Prelims are a complete and utter waste of time

Finalists look away now

Cambridge cambridge students Cambridge University College prelims Student Students Tab the tab university

In case it’s not obvious from my abundant free time and occasional sprinkling of pretentious, I-looked-this-up-in-a-thesaurus adjectives, I study English.

Which means I sat my prelims at the beginning of this term. Second and third years told me ‘prelim term is the best!’ Yet, as I sit in the depressing UL at 8 o’ clock this evening glossing Cymbeline, an ugly seed of doubt has been planted in my already-frazzled, not-even-week-four mind. Prelims are a complete and utter waste of time.

The reading room A.K.A my second home.

Let’s do a Marty McFly and jump back in time to my DOS meeting at the end of term, where I was asked if I thought ‘Cambridge was the right place for you?’ I was threatened with college action. All because I got a borderline 2i. Absolutely shameful.

After mass hysteria, relentless stress and what felt like a mountain of flashcards later, I’m sitting in my DOS meeting at the beginning of Easter term. I’m asked how I feel about my exam later that day. Through stressed-induced tiredness I manage to mumble, eyelids struggling to stay open, that I felt prepared: I worked hard, after all. To my dismay, I’m then told that prelims are, in fact, optional and that I needn’t have done much work for them: ‘you just need to put your name on the sheet of paper to pass’ she says through a stifled chuckle.

Except this sudden volte face is not that funny, especially when you’ve been told completely juxtaposing statements about your attitude. So, I’m meant to take our seemingly-pointless weekly essays seriously, but not my exams; my second- and third-year exams seriously, but just not my first year. This approach is confusing, and really not great for instilling a consistent, and more importantly healthy, approach to work.

And, if they’re not to be taken seriously, what is the point of putting us through prelims in the first place? Surely first year exams are meant to keep track of our ‘progress’ (or in my case deterioration) from the start of university? Yet, if – as my DOS told me – no one does any work for them, they’re not giving an accurate representation of how well we are actually doing. We’re seen to be underperforming when actually, given more work, we’d do just fine.

‘Just a spot of light bedtime reading’ said no one English student in the history of Cambridge ever.

Furthermore, we don’t really get an Easter holiday. There’s no denying that Cambridge terms are vile: by week 8 we walk round pallid-skinned from being stuck in a library all day and having not haven eaten a vegetable since half way through week 3. All you want to do is have some of your parent’s homemade cooking and binge watch Netflix on the sofa. Not if you’re a prelimmer whose exams start before term. No, we have to battle on, and therefore come back unrested and unenthusiastic before term has even started.

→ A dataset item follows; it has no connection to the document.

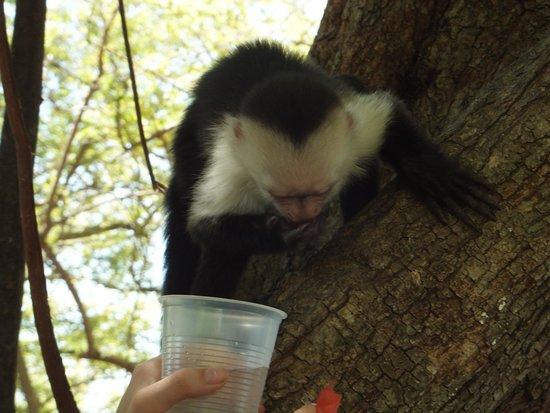 Allegro Papagayo : Monkey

But once they’re done, ‘prelim term’ is the best, right? Actually, it’s not. I had delusions of sitting on the sun-soaked grass, alternating between casually flicking through a Shakespeare comedy and playing croquet. The reality couldn’t be further from the truth. That’s because our essays, supervisions and classes continue until the very last day of term; long after all of the exams have finished. It’s all good and well Grudgebridge posts saying we should ‘all go out an enjoy the sun’, but when you have to read 5 Shakespeare plays a week, that’s just not going to happen.

Hmmm, I get the intent but not sure my DOS would agree…

I see why Prelims exist: we need the term free to be taught. Yet, they result in us stressing over exams that don’t actually count for anything, and this needs to change.

But, of course, Cambridge’s attitude is stuck in the year it was founded, so that’s never going to happen.